Aquaculture application chugs along in Belfast

COURTESY / NORDIC AQUAFARMS INC. A interior view of Nordic Aquafarms’ land-based aquaculture facility in Frederikstad, Norway. The Belfast Planning Board is reviewing the company’s municipal permit applications, a process expected to result in about 80 decisions.

The Belfast Planning Board continues to take information on Nordic Aquafarms Inc.’s plans to construct a land-based salmon farm off U.S. Route 1. 

The board held a special meeting Sept. 4, to hear the company’s stormwater management plan and plans to control soil erosion and sedimentation.

It was the seventh meeting of the board on the application. The meetings so far have been held only to take information, Wayne Marshall, the city’s director of code and planning, said in his introduction. No public hearings have been scheduled yet.
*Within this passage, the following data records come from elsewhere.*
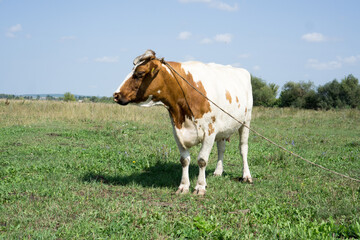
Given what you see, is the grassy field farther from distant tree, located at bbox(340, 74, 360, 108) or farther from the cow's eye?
distant tree, located at bbox(340, 74, 360, 108)

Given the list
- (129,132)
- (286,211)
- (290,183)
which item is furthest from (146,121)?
(286,211)

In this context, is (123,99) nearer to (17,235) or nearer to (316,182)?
(17,235)

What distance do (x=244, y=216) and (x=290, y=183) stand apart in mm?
2627

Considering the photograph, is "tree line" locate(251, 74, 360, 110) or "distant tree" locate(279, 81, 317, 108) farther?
"distant tree" locate(279, 81, 317, 108)

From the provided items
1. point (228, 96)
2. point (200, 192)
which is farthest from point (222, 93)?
point (200, 192)

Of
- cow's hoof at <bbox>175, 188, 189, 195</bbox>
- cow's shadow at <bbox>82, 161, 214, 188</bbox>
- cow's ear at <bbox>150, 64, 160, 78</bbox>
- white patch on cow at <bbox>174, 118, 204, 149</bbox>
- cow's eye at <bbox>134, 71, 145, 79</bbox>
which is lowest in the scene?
cow's shadow at <bbox>82, 161, 214, 188</bbox>

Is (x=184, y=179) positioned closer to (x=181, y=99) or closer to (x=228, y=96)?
(x=181, y=99)

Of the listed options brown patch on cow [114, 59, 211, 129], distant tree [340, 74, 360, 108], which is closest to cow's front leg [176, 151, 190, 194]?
brown patch on cow [114, 59, 211, 129]

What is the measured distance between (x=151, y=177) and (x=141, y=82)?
2354 millimetres

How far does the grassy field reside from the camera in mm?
4246

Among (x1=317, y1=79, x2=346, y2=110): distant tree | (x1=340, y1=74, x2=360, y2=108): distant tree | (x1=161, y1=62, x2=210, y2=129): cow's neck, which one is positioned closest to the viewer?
(x1=161, y1=62, x2=210, y2=129): cow's neck

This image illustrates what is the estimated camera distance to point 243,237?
406 cm

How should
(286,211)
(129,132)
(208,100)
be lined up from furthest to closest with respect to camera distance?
1. (129,132)
2. (208,100)
3. (286,211)

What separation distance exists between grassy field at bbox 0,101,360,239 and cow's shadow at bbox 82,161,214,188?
2 centimetres
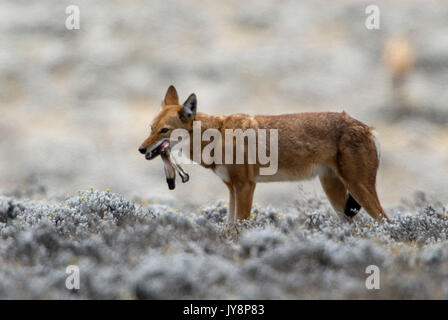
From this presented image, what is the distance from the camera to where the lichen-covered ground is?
480cm

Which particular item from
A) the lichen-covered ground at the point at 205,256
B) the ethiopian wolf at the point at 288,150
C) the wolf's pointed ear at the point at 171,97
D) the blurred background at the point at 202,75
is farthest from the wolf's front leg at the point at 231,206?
the blurred background at the point at 202,75

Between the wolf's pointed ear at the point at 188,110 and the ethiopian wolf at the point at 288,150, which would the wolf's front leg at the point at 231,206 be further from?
the wolf's pointed ear at the point at 188,110

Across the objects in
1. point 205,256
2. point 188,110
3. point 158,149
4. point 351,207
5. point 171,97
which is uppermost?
point 171,97

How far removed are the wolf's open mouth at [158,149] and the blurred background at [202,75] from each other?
493 inches

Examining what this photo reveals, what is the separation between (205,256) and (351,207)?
2.98 metres

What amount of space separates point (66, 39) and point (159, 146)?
2334cm

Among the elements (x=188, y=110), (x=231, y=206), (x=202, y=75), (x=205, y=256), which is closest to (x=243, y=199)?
(x=231, y=206)

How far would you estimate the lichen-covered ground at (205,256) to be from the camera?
4805 millimetres

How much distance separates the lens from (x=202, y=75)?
27891 mm

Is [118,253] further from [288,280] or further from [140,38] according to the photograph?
[140,38]

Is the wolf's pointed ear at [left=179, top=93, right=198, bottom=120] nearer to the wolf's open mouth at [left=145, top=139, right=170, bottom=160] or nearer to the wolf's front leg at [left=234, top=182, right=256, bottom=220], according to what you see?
the wolf's open mouth at [left=145, top=139, right=170, bottom=160]

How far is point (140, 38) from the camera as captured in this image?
30.5 meters

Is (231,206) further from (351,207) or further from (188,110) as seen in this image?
(351,207)
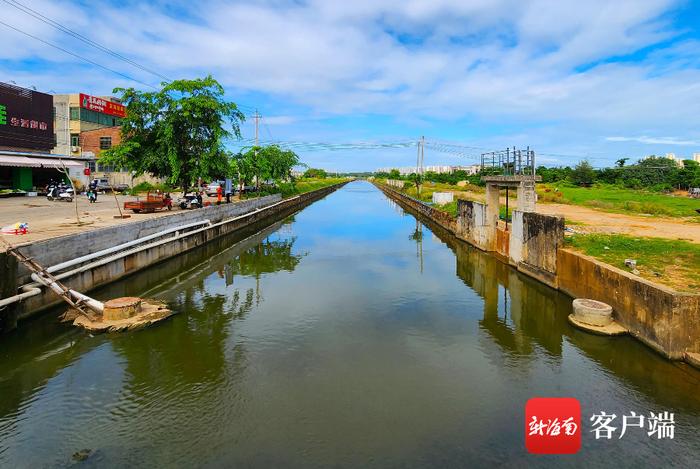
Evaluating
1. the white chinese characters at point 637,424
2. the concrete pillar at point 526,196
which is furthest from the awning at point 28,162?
the white chinese characters at point 637,424

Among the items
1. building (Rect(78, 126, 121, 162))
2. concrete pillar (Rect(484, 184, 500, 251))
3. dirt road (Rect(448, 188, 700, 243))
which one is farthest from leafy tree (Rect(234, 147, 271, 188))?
dirt road (Rect(448, 188, 700, 243))

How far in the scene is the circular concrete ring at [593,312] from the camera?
10.7 meters

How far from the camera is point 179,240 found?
2125 centimetres

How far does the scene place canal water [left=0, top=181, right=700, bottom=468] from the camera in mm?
6223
“We’re attempting to look methodically through the application,” Marshall said. 

The board began its “substantive review” of the application on Aug. 5, Marshall previously told the city council.

The review began once the board had determined that Nordic Aquafarms had established sufficient right, title and interest to be able to  proceed with the project, he explained.

“It was a critical decision by the board,” he said.

Once all the information is in, the board will go back through the entire application to reexamine all the relevant issues, he said. 

“There’s quite a few more meetings to go,” he said. “There’s about 80 decisions the board has to make.”

Nordic Aquafarms submitted an application to develop a land based salmon aquaculture facility on a 56-acre site on the northwesterly side of Route 1, near the lower reservoir of the Little River. The company proposes to develop the project in two phases over at least five years, according to its application.

Total production capacity at build-out is estimated to be 72.7 million pounds (33,000 metric tons) of salmon per year. Phase 1 involves the construction of about 414,450 square feet of building space, and Phase 2 involves the construction of about 392,804 square feet; each phase involves rearing and processing a similar amount of salmon. The facility would use a recirculating aquaculture system to process water used in the land-based salmon tanks. 

In June, Nordic Aquafarms announced it named Gilbane Building Co. and Landry/French Construction as its construction managers for the facility. Based in Providence, R.I., with 48 offices worldwide, Gilbane Building Co. has been a construction manager in northern New England for nearly 50 years. Landry/French is based in Scarborough and provides construction management, design/build and general contracting services to a range of clients.

Last week, the planning board in Bucksport approved Whole Oceans’ application for a salmon aquaculture facility on the former Verso Paper mill site in that town.